» **O QUE FAZER**: Segundo o texto extraído abaixo, por que o novo número de Basilíade é anunciado como tendo por tema "As Provas da Existência de Deus"?

» **TEXTO EXTRAÍDO**:
———

14/02/2023
'As Provas da Existência de Deus' é o tema do novo número de Basilíade - Revista de Filosofia da FASBAM
Curitiba
Temos o prazer de anunciar que o novo número de Basilíade - Revista de Filosofia (v. 6, n. 11 (2024)) já está disponível para download:
We are pleased to announce that the new issue of Basilíade: Journal of Philosophy (v. 6, n. 11 (2024)) is now available for download:
Link: https://fasbam.edu.br/pesquisa/periodicos/index.php/basiliade/issue/view/27
Nós, da FASBAM - Faculdade São Basílio Magno, temos a grata satisfação de apresentar o vol. 6, nº 11, de Basilíade – Revista de Filosofia, correspondente ao período de janeiro–junho de 2024, cujo dossiê, organizado pelo Prof. Dr. Rogério Miranda de Almeida, se intitula: As Provas da Existência de Deus.

———

» **LINHAS**:
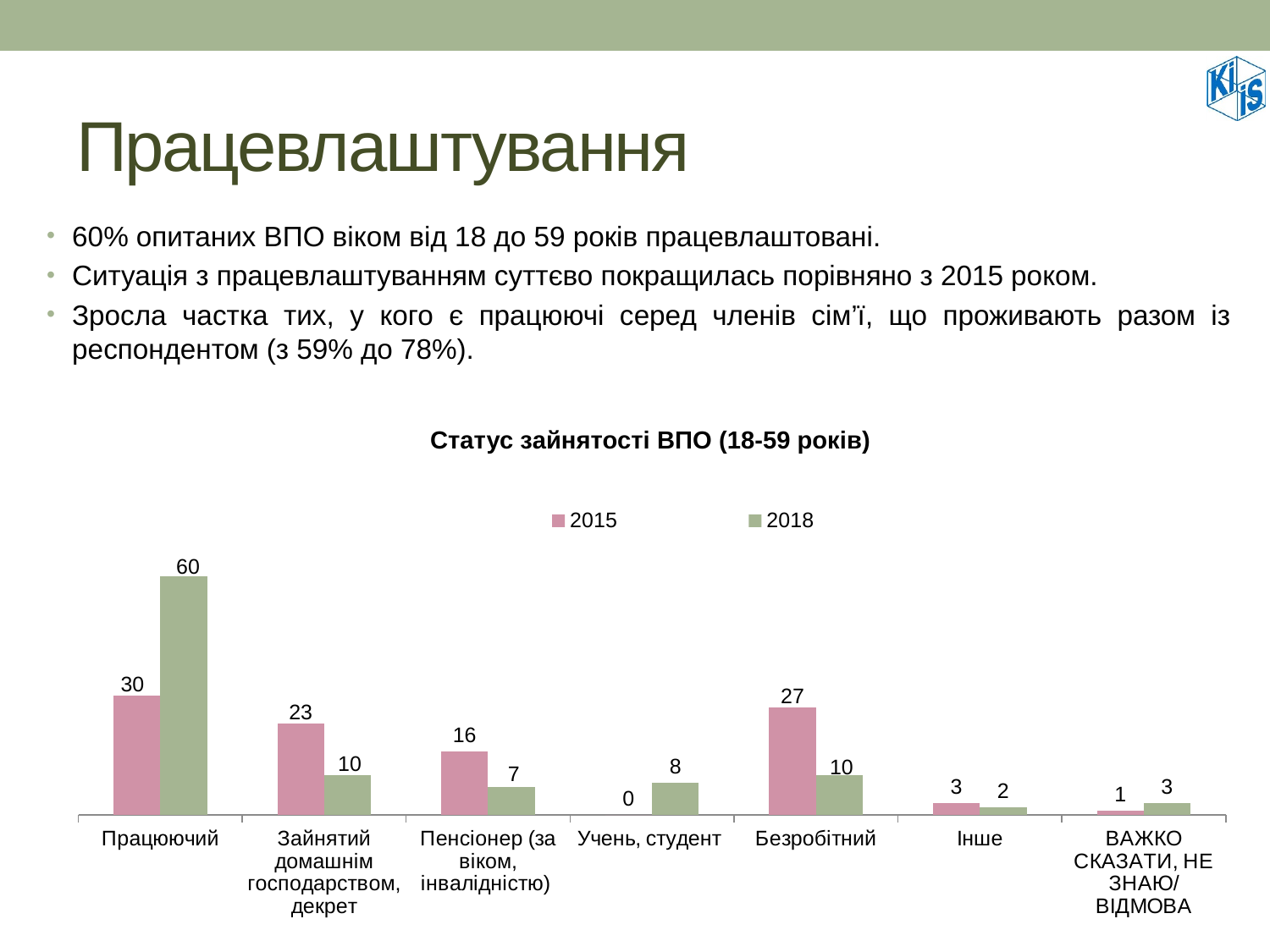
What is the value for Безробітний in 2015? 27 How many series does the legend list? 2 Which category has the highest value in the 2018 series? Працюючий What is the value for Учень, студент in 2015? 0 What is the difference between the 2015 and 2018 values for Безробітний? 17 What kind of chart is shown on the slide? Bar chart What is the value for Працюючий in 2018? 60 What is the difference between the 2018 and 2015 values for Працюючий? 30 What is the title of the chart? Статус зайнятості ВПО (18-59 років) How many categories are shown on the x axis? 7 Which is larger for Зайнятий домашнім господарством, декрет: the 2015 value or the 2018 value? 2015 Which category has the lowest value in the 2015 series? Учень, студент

———

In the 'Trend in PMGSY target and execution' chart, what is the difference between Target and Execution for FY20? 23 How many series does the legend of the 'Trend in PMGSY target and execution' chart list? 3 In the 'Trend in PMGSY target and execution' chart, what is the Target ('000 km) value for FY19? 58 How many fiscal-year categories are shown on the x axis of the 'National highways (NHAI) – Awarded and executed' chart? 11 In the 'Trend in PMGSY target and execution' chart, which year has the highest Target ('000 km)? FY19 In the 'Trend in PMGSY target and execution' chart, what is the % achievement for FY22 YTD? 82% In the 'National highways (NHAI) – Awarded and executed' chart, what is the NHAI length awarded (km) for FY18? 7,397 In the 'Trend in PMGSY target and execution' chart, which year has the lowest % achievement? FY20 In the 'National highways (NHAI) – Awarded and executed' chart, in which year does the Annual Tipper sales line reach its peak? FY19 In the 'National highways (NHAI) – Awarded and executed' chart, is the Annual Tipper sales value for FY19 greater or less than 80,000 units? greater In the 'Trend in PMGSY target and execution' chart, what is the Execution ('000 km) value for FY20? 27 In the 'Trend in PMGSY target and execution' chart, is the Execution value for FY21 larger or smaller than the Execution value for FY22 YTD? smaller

———

» **RESPOSTA AO EXERCÍCIO**: Porque o dossiê desse número (vol. 6, nº 11, janeiro–junho de 2024), organizado pelo Prof. Dr. Rogério Miranda de Almeida, tem o título "As Provas da Existência de Deus".